Back in February 2009, Ohio Attorney General Richard Cordray announced that his office, would collaborate with the Ohio Department of Job and Family Services, Ohio Department of Taxation and Ohio Bureau of Workers’ Compensation to reduce the number of employers that are misclassifying workers as independent contractors.
A report issued by the Attorney General's office estimated that the extent of annual costs to the State from worker misclassification totals $100 million in payments for unemployment compensation, more than $510 million in workers’ compensation premiums and almost $180 million in State income tax revenues. Additionally, misclassification is estimated to have cost Ohio cities and villages more than $100 million in local income tax revenues in 2006, and cost school districts $7.8 million in 2008. Using data from the Ohio Department of Jobs and Family Services, the Department of Taxation and the Bureau of Workers’ Compensation, the report estimates there were 92,500 misclassified workers in Ohio in 2005.
Employee misclassification is part of an “underground economy” in which an employer improperly classifies individuals as independent contractors or pays them “off the books” to avoid taxes and other required payments. As a result, the state and local governments lose hundreds of millions of dollars annually.
In a press statement Cordray stated that, “This is a problem that affects everyone, but most people don’t know about it. By cutting corners, some employers are in effect stealing from the rest of us. Through unemployment compensation, Bureau of Workers’ Compensation premiums, and state income tax revenues, state and local governments in Ohio are losing hundreds of millions of dollars each year. This is inexcusable in any economic environment, but absolutely unforgivable today. It is time to level the playing field for those businesses that play by the rules.”

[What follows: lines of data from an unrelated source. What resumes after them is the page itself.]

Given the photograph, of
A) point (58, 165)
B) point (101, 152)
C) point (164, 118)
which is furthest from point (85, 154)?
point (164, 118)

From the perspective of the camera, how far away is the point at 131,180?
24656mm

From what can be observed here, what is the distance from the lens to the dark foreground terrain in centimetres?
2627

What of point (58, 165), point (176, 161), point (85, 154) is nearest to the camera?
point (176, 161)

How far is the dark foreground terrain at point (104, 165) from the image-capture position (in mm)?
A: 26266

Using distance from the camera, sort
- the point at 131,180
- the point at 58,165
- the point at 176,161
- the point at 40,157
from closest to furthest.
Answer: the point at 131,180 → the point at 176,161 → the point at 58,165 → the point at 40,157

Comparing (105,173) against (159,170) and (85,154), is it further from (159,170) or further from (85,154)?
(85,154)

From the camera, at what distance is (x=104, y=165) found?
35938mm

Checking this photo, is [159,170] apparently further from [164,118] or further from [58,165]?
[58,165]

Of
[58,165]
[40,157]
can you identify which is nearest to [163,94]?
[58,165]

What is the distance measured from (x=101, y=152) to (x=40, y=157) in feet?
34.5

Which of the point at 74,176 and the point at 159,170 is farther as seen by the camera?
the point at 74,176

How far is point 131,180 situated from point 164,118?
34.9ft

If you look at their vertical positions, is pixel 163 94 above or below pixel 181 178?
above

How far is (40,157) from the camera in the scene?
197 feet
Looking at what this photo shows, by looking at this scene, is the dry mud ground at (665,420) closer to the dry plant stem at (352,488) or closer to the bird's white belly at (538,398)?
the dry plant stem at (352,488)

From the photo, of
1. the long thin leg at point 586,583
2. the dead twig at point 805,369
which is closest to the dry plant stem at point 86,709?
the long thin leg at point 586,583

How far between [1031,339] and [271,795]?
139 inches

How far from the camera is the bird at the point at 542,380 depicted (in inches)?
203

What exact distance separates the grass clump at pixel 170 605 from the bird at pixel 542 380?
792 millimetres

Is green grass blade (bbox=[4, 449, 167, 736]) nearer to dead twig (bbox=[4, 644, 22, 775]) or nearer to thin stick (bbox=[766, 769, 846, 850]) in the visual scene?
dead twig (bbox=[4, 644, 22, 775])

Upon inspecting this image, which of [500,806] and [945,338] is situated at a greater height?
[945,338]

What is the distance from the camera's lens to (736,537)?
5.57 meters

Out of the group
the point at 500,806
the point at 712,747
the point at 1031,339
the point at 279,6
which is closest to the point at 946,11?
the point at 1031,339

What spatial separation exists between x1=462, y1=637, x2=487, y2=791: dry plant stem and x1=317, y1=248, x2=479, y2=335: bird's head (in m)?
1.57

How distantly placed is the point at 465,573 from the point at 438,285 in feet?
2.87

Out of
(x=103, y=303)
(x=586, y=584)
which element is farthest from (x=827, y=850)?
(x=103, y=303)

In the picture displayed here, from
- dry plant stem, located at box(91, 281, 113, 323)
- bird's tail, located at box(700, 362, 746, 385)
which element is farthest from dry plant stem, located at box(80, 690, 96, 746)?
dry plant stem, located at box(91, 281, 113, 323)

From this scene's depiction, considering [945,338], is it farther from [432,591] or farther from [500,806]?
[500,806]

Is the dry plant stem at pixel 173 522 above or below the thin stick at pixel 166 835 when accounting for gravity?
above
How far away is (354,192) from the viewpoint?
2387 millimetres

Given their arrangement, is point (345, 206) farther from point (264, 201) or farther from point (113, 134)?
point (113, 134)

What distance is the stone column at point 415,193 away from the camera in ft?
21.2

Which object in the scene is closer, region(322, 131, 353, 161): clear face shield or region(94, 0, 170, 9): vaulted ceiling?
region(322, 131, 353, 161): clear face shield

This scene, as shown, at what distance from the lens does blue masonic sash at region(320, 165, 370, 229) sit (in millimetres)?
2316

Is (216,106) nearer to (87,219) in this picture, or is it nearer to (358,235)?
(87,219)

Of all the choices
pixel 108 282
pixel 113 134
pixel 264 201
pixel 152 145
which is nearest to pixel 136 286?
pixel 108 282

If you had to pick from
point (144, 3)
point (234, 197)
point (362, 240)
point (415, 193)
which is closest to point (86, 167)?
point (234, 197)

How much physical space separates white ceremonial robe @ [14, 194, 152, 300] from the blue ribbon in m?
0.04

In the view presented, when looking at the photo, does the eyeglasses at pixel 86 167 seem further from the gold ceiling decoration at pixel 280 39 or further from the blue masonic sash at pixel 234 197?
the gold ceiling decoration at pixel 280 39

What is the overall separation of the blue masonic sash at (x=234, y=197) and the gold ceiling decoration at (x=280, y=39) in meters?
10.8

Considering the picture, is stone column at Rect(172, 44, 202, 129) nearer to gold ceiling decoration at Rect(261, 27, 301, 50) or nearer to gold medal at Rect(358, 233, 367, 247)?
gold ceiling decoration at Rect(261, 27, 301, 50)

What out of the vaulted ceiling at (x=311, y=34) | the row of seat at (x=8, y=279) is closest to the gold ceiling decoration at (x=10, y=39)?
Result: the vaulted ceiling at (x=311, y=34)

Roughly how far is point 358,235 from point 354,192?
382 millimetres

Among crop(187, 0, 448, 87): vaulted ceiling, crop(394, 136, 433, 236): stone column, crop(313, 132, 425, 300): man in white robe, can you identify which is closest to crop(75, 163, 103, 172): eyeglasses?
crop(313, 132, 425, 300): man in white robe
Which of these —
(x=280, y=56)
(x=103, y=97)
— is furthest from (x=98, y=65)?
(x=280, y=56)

With the Ohio Attorney General now focused on the costs of misclassification, it is important for Ohio employers to understand the potential consequences if they are found to have misclassified workers as independent contractors. Employers risk potential federal, state, and local taxes, fines, and penalties as well as workers’ compensation premiums and penalties. Additionally, several multi-million dollar lawsuits have been brought against employers for failing to pay proper wages, including overtime, under the Fair Labor Standards Act (FLSA). Employers with Employee Retirement Income Security Act (ERISA) retirement and welfare benefit plans that do not contain fail safe provisions also run the risk that the misclassified workers will be determined as employees who are retroactively entitled to benefits under those plans. For plans that do contain fail safe provisions, employers may need to redo the non-discrimination testing to make sure that each plan's tax-qualified status is not jeopardized by the omission of those employees.
It is important to know that the existence of an independent contractor agreement, by itself, will not create an independent contractor relationship where an employer-employee relationship actually exists. However, if there truly is an independent contractor relationship, the agreement should include sufficient information to support the existence of that relationship.
Employers should also review their independent contractor relationships to be sure that the relationships have not changed over time into employment relationships.
While there is no one standard to properly classify a worker as an independent contractor, one of the most prevalent tests is provided by the IRS. The IRS provides the following three areas to consider when evaluating the status of a worker:
• Behavior Control: Who has control or the right to control what the worker does and how the worker does the job? An independent contractor is usually not as controlled.
• Financial Control: How are the business aspects of the worker’s job controlled? These include how the worker is paid, whether expenses are reimbursed, and who provides tools and supplies. An independent contractor is usually paid by the job and will provide the tools and supplies.
• Type of Relationship: Are there written contracts or employee-type benefits? If so, the worker is likely an employee.